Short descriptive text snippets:
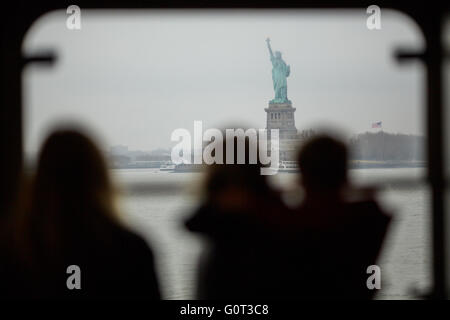 New york   The Staten Island Ferry is a passenger ferry service operated by the New York City Department of Transportation - Stock Photo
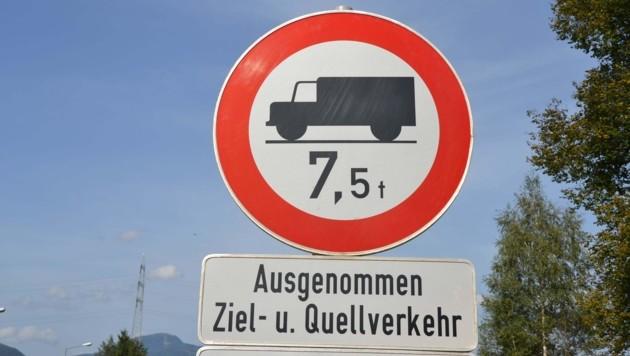 Durch Sperren in der Steiermark spürt der Lungau schon jetzt mehr Transitverkehr durch das Murtal in Richtung Tauernautobahn. Nun prüft der Landtag ebenfalls eine Sperre. (Bild: Heinz Weeber)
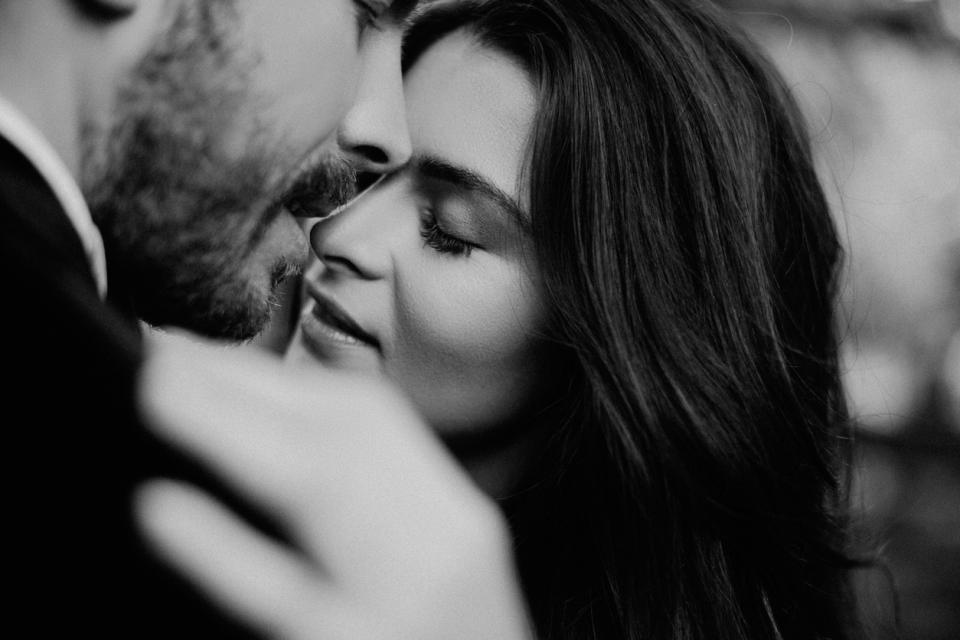 двойка любов връзка мъж жена танц прегръдка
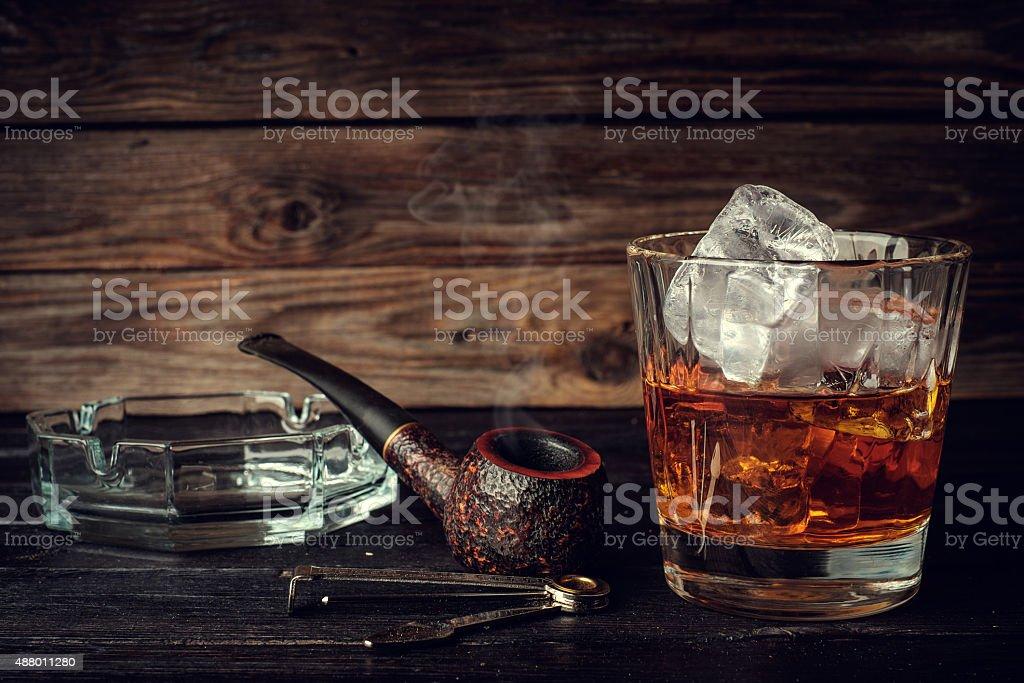 Стакан виски и льда и трубопроводов стоковое фото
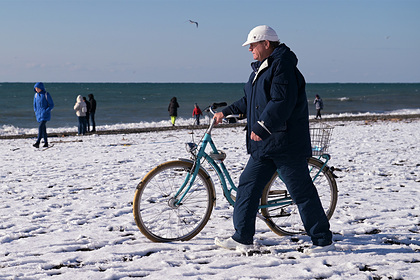 В Сочи пообещали открыть 25 зимних пляжей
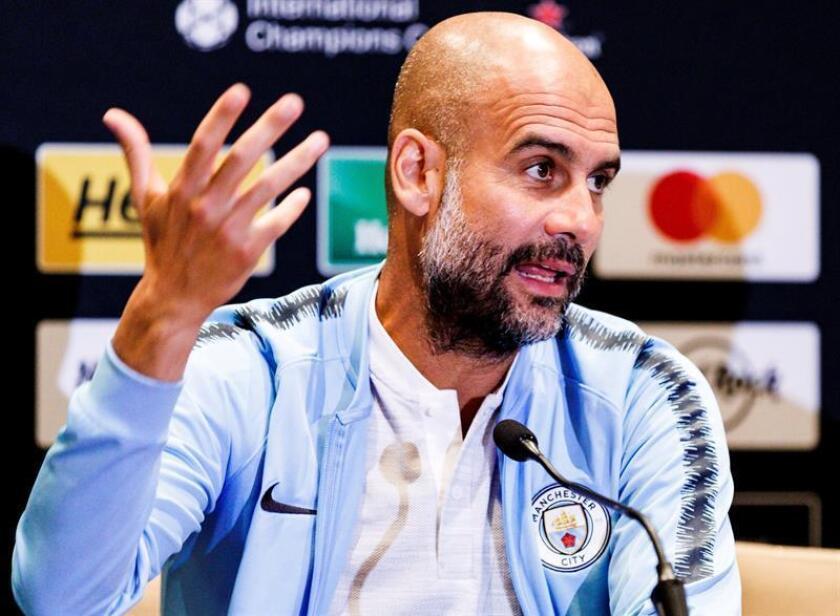 El entrenador del Manchester City, Pep Guardiola, participa en una rueda de prensa en Nueva York (Estados Unidos) hoy, 24 de julio del 2018, con motivo del encuentro del torneo International Champions Cup entre el Manchester City y el Liverpool que se disputará mañana miércoles en Nueva York. EFE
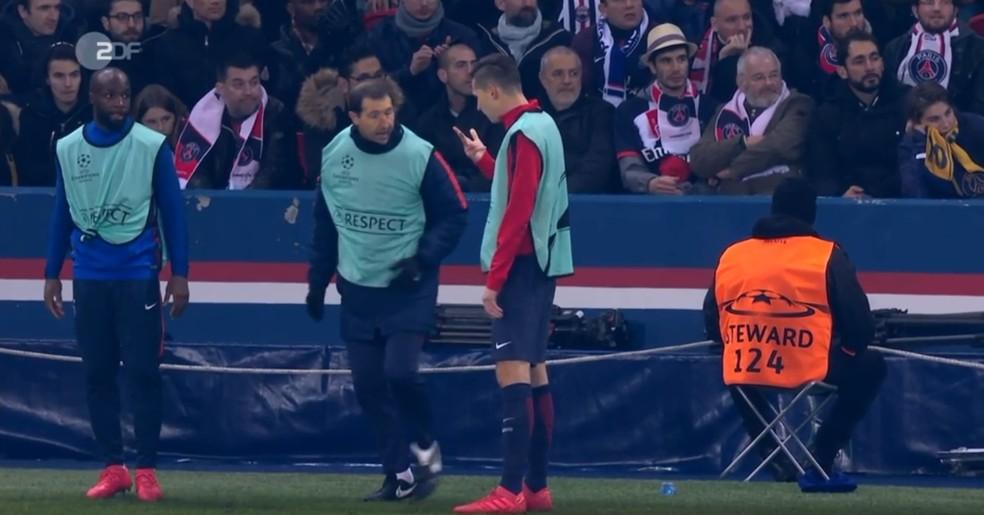 Draxler mostra insatisfação ao membro da comissão técnica do PSG pela demora para entrar no jogo (Foto: Reprodução/ZDF)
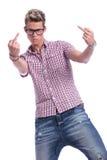 Dedos médios do homem ocasional Fotografia de Stock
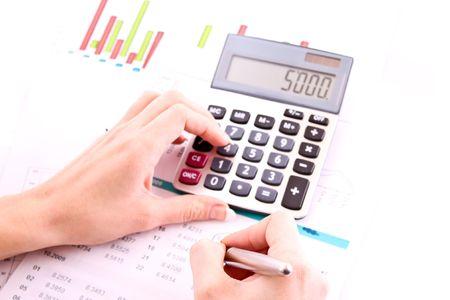 Main, Calculatrice et stylo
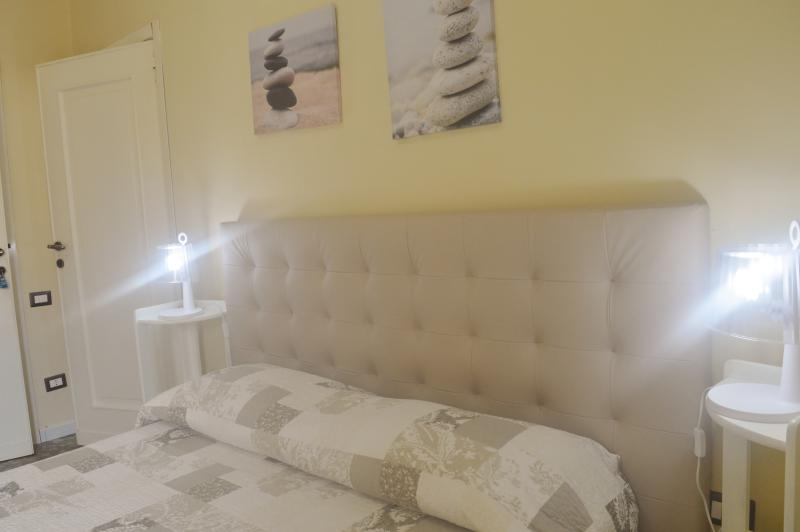 double room with privet bathroom, location de vacances à Pirri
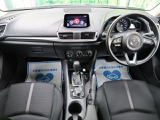 【】【H30年式アクセラスポーツ入庫いたしました!!】スポーティな見た目が人気のお車です!オプションのDVD・CD機能も搭載!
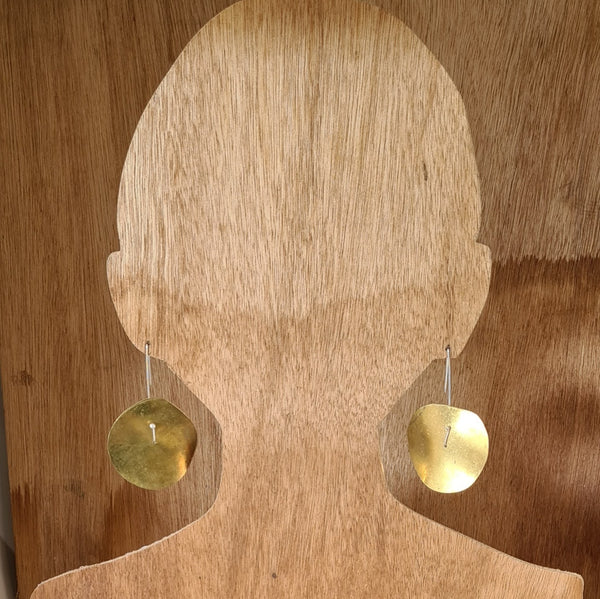 Hanging disc earrings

Problem to work on: Exact repetition of each line above is expected; images are to be omitted.

Exercise output:
 New york   The Staten Island Ferry is a passenger ferry service operated by the New York City Department of Transportation - Stock Photo
 Durch Sperren in der Steiermark spürt der Lungau schon jetzt mehr Transitverkehr durch das Murtal in Richtung Tauernautobahn. Nun prüft der Landtag ebenfalls eine Sperre. (Bild: Heinz Weeber)
 двойка любов връзка мъж жена танц прегръдка
 Стакан виски и льда и трубопроводов стоковое фото
 В Сочи пообещали открыть 25 зимних пляжей
 El entrenador del Manchester City, Pep Guardiola, participa en una rueda de prensa en Nueva York (Estados Unidos) hoy, 24 de julio del 2018, con motivo del encuentro del torneo International Champions Cup entre el Manchester City y el Liverpool que se disputará mañana miércoles en Nueva York. EFE
 Draxler mostra insatisfação ao membro da comissão técnica do PSG pela demora para entrar no jogo (Foto: Reprodução/ZDF)
 Dedos médios do homem ocasional Fotografia de Stock
 Main, Calculatrice et stylo
 double room with privet bathroom, location de vacances à Pirri
 【】【H30年式アクセラスポーツ入庫いたしました!!】スポーティな見た目が人気のお車です!オプションのDVD・CD機能も搭載!
 Hanging disc earrings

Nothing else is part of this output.